Match Rate:                  NA              NA        99,5357%        1166772129
Error Rate:              63,8415%        1510509        0,4634%            5431521
Sub Rate:                13,2884%          314407        0,0677%            794173
Del Rate:                56,8578%        1345272        0,3512%            4117267
Ins Rate:                15,1778%          359111        0,0444%            520081
N Rate:                  0,0128%            302        0,0009%              10862

Average coverage:                      96,08
Standard deviation:                    26,28
Percent scaffolds with any coverage:    100,00
Percent of reference bases covered:    99,28

can you explain me "perfect best site" and "semiperfect site"
and
if "pct reads" is the percent of mapped reads. are there "num reads" are the number of mapped reads? because if t'is the number of mapped reads i haven't 2365043 reads?

and why the Error rate for "pct reads" is high?
thanks for your help.

Brian Bushnell 06-11-2017 12:39 PM

"perfect" means every base in the read matched the reference (no mismatches, indels, or Ns). "semiperfect" is similar but it allows Ns in the reference.

The "num reads" column in "mapped" row indicates the number of reads that were mapped.

Don't worry about the high error rate. That just indicates that 63.8% of your reads had at least one error (mismatching base, indel, etc). The more important number is the % of bases, which is only 0.46%, so the reads have roughly 99.5% identity to the reference.

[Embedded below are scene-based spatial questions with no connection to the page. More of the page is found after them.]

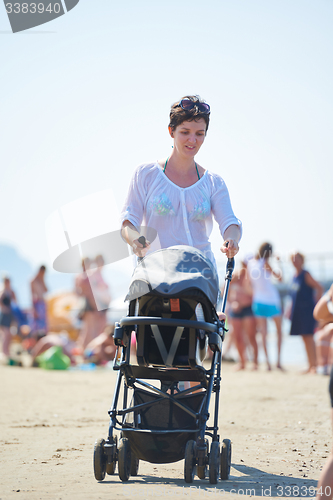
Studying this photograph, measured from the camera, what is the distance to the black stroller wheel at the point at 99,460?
3.28 meters

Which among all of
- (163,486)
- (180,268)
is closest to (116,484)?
(163,486)

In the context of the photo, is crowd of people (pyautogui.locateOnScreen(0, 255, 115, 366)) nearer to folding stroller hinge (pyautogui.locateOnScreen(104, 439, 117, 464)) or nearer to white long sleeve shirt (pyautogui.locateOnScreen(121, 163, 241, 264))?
white long sleeve shirt (pyautogui.locateOnScreen(121, 163, 241, 264))

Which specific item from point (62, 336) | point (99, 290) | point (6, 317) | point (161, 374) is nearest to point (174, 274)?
point (161, 374)

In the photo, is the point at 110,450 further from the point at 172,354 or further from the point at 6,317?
the point at 6,317

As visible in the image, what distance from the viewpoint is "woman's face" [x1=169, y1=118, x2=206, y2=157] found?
3906 mm

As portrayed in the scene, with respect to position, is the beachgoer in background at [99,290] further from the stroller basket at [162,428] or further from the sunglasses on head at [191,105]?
the sunglasses on head at [191,105]

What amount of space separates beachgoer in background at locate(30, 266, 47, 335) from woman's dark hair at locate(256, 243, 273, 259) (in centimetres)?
557

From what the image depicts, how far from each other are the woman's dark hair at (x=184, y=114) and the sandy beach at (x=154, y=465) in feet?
7.23

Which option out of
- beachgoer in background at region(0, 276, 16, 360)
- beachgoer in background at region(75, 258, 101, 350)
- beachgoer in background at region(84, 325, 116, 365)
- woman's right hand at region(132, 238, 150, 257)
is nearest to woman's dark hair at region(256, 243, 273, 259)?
beachgoer in background at region(84, 325, 116, 365)

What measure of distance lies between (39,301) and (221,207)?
33.9 ft

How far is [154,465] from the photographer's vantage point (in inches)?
161

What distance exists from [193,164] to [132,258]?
0.76m

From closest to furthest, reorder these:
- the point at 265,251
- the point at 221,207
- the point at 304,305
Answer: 1. the point at 221,207
2. the point at 304,305
3. the point at 265,251

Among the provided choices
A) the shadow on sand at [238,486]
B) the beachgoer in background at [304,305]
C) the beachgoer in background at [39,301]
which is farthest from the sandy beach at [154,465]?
the beachgoer in background at [39,301]
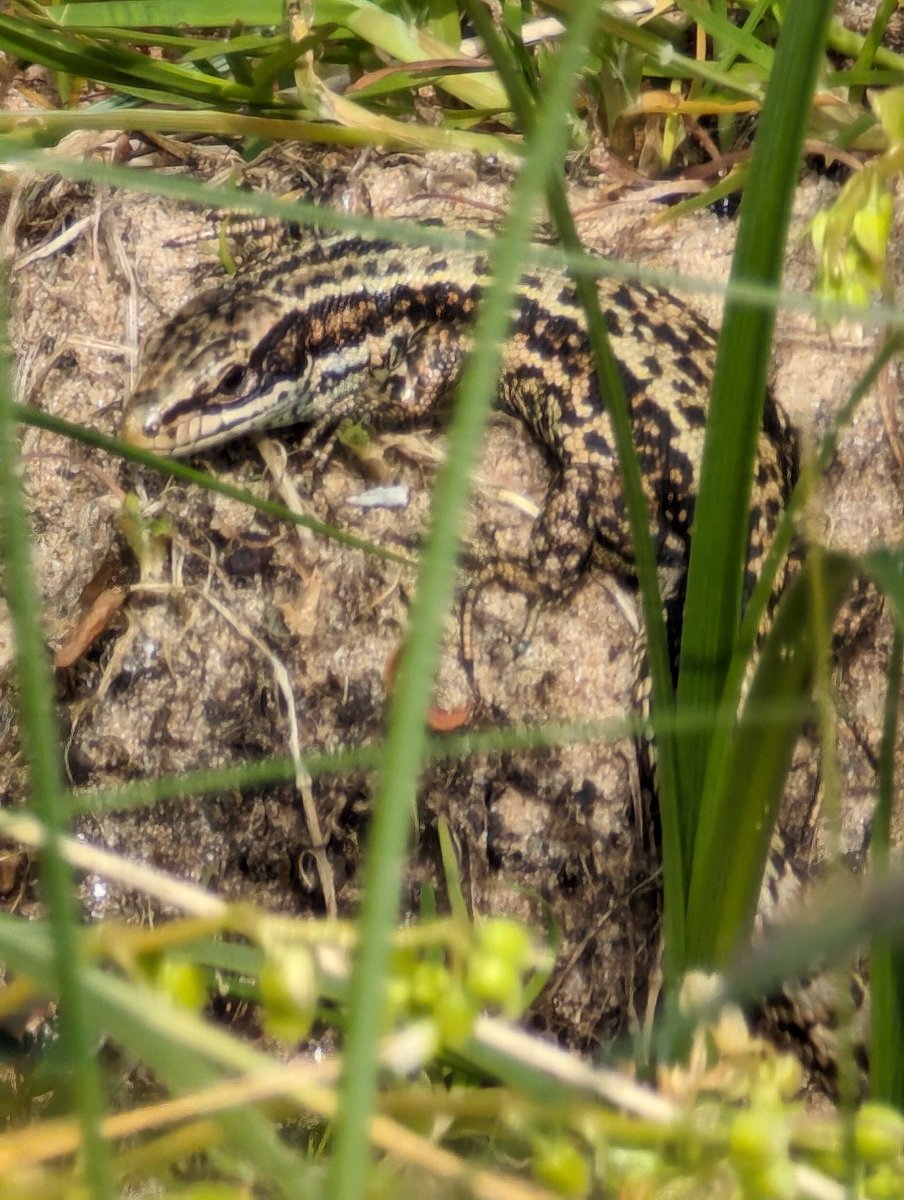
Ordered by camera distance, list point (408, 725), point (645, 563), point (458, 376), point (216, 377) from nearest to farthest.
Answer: point (408, 725) < point (645, 563) < point (216, 377) < point (458, 376)

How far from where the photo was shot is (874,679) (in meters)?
2.49

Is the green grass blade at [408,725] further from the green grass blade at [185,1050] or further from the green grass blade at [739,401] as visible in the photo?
the green grass blade at [739,401]

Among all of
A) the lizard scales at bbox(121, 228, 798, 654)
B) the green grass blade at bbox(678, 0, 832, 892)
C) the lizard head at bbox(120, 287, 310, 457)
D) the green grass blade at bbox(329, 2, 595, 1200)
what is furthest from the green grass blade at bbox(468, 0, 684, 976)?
the lizard head at bbox(120, 287, 310, 457)

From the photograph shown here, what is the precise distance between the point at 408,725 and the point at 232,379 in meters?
2.46

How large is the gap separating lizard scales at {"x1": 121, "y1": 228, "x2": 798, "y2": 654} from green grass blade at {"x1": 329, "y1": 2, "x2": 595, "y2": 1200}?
202 centimetres

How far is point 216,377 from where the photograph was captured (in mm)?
2828

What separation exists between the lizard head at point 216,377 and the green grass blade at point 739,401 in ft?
5.28

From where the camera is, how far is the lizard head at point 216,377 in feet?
8.91

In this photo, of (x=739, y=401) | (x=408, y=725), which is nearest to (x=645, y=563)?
(x=739, y=401)

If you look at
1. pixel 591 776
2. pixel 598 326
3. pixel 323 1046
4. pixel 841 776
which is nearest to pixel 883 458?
pixel 841 776

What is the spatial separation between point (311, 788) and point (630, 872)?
0.70 meters

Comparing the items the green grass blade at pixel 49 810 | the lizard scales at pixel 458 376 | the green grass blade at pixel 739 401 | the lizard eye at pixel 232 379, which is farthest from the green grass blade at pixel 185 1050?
the lizard eye at pixel 232 379

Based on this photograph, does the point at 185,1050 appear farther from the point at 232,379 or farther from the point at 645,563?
the point at 232,379

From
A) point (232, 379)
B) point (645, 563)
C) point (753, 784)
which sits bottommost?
point (753, 784)
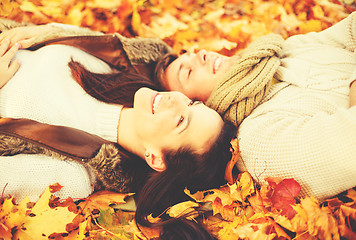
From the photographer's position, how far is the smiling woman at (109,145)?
68.7 inches

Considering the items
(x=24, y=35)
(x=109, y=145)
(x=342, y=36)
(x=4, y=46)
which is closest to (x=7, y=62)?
(x=4, y=46)

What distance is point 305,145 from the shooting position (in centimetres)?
153

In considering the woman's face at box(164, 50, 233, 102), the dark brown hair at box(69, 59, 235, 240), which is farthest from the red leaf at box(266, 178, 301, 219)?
the woman's face at box(164, 50, 233, 102)

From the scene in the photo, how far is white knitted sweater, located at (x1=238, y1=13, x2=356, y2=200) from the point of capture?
1442mm

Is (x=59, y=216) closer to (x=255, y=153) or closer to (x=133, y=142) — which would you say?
(x=133, y=142)

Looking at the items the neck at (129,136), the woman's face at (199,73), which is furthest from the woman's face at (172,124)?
the woman's face at (199,73)

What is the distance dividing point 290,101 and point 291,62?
430mm

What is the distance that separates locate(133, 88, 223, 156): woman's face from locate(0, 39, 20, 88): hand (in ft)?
3.15

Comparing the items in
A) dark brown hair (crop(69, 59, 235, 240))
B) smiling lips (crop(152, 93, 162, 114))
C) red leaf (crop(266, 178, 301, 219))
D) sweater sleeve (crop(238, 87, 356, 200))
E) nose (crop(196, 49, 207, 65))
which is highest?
nose (crop(196, 49, 207, 65))

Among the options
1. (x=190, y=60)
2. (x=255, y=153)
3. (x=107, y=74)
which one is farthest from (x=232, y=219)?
(x=107, y=74)

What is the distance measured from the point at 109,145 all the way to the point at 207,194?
31.1 inches

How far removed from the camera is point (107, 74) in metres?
2.39

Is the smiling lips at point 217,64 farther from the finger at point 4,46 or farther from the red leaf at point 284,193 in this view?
the finger at point 4,46

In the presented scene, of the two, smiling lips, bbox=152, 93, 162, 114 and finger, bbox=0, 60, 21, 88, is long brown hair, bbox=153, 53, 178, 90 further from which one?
finger, bbox=0, 60, 21, 88
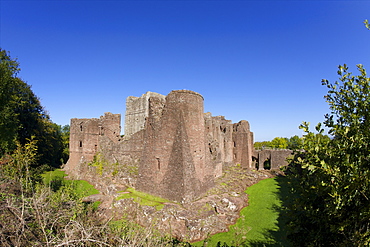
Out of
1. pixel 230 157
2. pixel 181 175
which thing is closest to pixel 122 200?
pixel 181 175

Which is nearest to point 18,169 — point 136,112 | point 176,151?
point 176,151

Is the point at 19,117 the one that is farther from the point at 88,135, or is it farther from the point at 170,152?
the point at 170,152

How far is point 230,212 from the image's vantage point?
14562 mm

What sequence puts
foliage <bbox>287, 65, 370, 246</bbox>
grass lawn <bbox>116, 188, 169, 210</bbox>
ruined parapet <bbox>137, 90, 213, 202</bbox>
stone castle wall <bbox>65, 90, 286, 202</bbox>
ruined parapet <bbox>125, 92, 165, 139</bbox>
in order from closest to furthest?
foliage <bbox>287, 65, 370, 246</bbox>
grass lawn <bbox>116, 188, 169, 210</bbox>
ruined parapet <bbox>137, 90, 213, 202</bbox>
stone castle wall <bbox>65, 90, 286, 202</bbox>
ruined parapet <bbox>125, 92, 165, 139</bbox>

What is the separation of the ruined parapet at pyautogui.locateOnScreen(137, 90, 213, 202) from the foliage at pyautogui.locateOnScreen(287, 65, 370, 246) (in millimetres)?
9623

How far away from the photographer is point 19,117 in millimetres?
25766

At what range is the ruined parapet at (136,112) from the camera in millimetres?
26672

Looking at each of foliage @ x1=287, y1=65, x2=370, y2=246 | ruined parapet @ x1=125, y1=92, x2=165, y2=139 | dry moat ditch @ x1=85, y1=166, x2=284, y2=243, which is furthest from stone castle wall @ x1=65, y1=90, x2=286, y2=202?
foliage @ x1=287, y1=65, x2=370, y2=246

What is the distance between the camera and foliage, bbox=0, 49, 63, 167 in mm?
16609

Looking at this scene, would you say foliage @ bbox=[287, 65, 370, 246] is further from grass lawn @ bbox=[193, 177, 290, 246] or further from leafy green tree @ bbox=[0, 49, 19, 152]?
leafy green tree @ bbox=[0, 49, 19, 152]

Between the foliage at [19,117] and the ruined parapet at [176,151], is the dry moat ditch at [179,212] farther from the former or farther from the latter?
the foliage at [19,117]

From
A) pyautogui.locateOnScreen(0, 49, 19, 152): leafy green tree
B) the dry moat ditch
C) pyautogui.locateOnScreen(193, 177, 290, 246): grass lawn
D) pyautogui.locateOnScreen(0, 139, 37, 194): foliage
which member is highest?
pyautogui.locateOnScreen(0, 49, 19, 152): leafy green tree

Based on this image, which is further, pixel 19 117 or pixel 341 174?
pixel 19 117

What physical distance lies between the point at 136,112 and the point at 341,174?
1013 inches
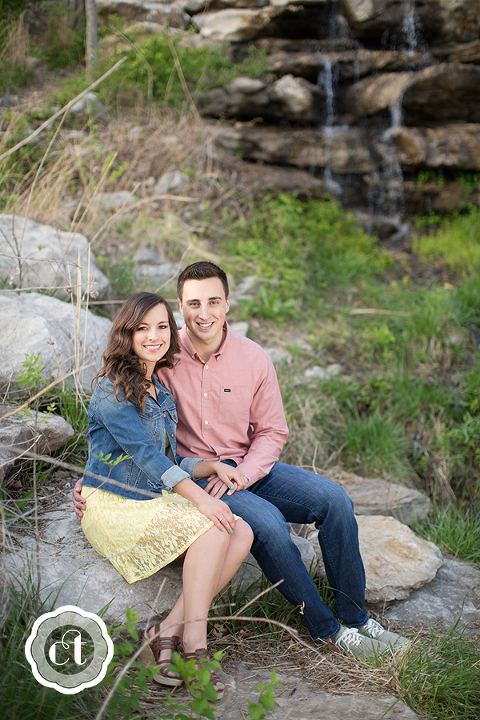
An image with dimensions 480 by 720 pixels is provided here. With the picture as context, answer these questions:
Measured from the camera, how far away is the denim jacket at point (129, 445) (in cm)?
183

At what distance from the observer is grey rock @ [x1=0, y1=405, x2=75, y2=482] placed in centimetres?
206

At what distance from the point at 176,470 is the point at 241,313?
2641 mm

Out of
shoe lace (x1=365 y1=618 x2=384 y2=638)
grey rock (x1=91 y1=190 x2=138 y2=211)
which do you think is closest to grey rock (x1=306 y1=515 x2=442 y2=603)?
shoe lace (x1=365 y1=618 x2=384 y2=638)

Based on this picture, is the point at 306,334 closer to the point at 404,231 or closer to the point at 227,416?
the point at 227,416

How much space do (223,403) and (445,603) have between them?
1.48 m

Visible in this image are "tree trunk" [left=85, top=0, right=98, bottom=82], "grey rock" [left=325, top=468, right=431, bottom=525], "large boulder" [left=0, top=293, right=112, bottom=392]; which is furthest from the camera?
"tree trunk" [left=85, top=0, right=98, bottom=82]

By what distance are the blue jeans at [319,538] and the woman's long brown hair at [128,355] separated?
463 mm

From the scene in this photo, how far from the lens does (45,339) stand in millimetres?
2537

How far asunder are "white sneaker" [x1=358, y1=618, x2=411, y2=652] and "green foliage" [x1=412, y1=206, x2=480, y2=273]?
4.40 meters

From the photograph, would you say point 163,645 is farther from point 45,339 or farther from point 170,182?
point 170,182

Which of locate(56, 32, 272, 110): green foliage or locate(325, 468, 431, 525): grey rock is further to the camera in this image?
locate(56, 32, 272, 110): green foliage

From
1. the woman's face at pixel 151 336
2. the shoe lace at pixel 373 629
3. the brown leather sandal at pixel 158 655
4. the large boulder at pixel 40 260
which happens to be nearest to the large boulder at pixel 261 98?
the large boulder at pixel 40 260

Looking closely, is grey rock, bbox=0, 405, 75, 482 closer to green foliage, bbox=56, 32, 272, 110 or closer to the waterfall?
green foliage, bbox=56, 32, 272, 110

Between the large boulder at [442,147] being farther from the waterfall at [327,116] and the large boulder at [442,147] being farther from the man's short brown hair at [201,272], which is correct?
the man's short brown hair at [201,272]
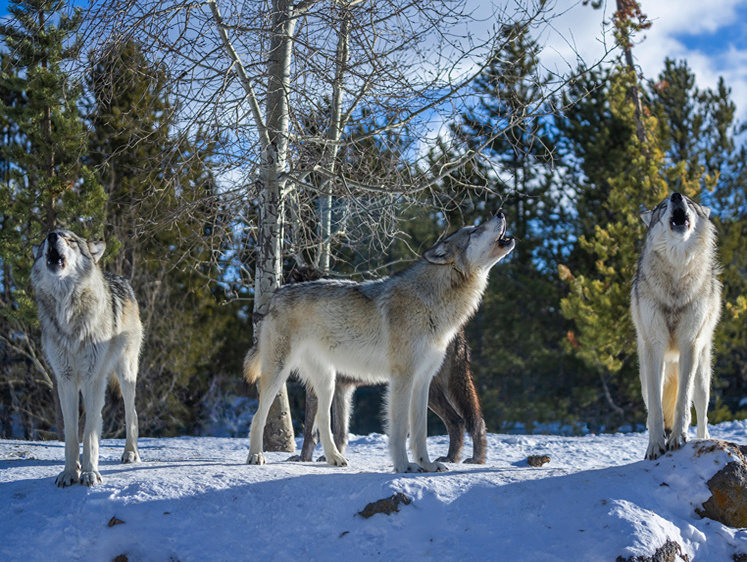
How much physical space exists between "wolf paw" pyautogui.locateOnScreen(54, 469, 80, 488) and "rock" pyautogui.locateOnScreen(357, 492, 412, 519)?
6.81 feet

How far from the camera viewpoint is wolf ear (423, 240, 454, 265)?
19.0 feet

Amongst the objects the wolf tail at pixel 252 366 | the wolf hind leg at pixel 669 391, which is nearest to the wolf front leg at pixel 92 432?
the wolf tail at pixel 252 366

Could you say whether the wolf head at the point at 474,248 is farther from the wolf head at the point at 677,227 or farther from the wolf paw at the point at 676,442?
the wolf paw at the point at 676,442

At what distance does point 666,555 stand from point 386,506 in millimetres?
1696

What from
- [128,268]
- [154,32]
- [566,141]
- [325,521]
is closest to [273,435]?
[325,521]

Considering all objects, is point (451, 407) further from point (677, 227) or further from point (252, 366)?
point (677, 227)

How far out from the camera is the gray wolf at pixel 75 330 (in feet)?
16.9

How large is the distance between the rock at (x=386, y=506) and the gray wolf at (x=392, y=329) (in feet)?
2.22

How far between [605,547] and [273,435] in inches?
190

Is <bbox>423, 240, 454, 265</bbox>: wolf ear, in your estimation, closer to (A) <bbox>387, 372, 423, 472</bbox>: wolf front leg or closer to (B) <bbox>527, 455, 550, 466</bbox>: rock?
(A) <bbox>387, 372, 423, 472</bbox>: wolf front leg

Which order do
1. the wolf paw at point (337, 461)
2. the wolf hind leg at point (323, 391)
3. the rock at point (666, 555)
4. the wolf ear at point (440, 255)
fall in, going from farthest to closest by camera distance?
1. the wolf hind leg at point (323, 391)
2. the wolf paw at point (337, 461)
3. the wolf ear at point (440, 255)
4. the rock at point (666, 555)

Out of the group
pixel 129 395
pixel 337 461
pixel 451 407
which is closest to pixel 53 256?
pixel 129 395

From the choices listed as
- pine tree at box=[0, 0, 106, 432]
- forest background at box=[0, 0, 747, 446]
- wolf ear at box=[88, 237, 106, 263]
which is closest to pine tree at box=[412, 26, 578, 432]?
forest background at box=[0, 0, 747, 446]

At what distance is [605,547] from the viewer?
4207mm
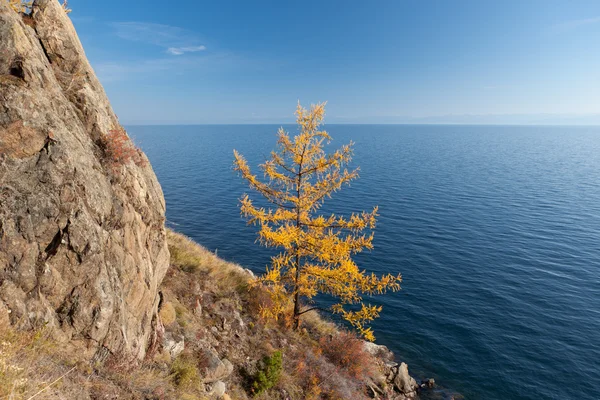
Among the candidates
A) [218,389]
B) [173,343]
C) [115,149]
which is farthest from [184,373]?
[115,149]

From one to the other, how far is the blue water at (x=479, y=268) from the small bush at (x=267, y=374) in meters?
13.0

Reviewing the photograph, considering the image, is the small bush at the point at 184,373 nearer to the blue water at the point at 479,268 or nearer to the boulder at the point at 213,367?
the boulder at the point at 213,367

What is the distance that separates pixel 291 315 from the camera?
18.5 m

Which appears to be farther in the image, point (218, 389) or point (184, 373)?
point (218, 389)

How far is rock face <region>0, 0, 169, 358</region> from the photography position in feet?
22.0

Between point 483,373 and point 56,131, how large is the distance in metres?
26.6

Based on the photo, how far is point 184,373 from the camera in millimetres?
9812

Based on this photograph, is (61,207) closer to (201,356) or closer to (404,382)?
(201,356)

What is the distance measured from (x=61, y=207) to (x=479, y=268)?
36628mm

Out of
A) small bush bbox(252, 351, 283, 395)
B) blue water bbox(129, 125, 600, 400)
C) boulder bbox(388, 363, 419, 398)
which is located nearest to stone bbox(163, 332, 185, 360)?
small bush bbox(252, 351, 283, 395)

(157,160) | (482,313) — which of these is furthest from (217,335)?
(157,160)

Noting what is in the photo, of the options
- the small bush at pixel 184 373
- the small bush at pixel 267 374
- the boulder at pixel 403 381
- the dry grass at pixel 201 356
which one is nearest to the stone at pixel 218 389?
the dry grass at pixel 201 356

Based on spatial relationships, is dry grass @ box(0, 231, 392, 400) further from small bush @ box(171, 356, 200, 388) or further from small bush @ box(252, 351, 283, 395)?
small bush @ box(252, 351, 283, 395)

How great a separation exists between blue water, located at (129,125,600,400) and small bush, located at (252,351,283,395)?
1303cm
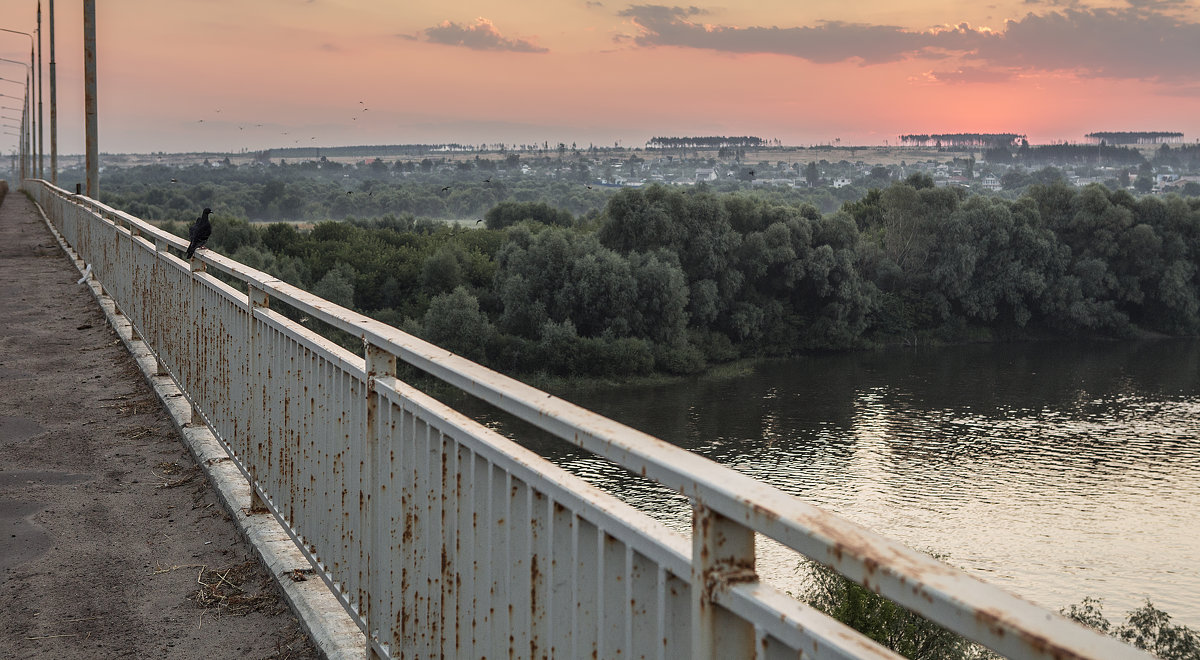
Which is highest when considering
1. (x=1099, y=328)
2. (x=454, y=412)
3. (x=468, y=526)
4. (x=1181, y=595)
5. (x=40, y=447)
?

mido1951 06-11-2017 02:11 PM

Quote:

Originally Posted by Brian Bushnell (Post 208305)
The "num reads" column in "mapped" row indicates the number of reads that were mapped.

Sorry but i had juste ~27000 reads not 2365043??
thank your for your response.

Brian Bushnell 06-12-2017 09:29 AM

Quote:

Originally Posted by mido1951 (Post 208306)
Sorry but i had juste ~27000 reads not 2365043??
thank your for your response.

Oh - I see the confusion. BBMap is not capable of mapping unlimited-length reads. It can only map reads up to 600bp. mapPacBio.sh is a version of BBMap that supports longer reads, up to 6000bp. Reads longer than that will be shredded into shorter pieces which are mapped and tracked individually. So it's not ideal for long read platforms for Nanopore when you need full-length alignments.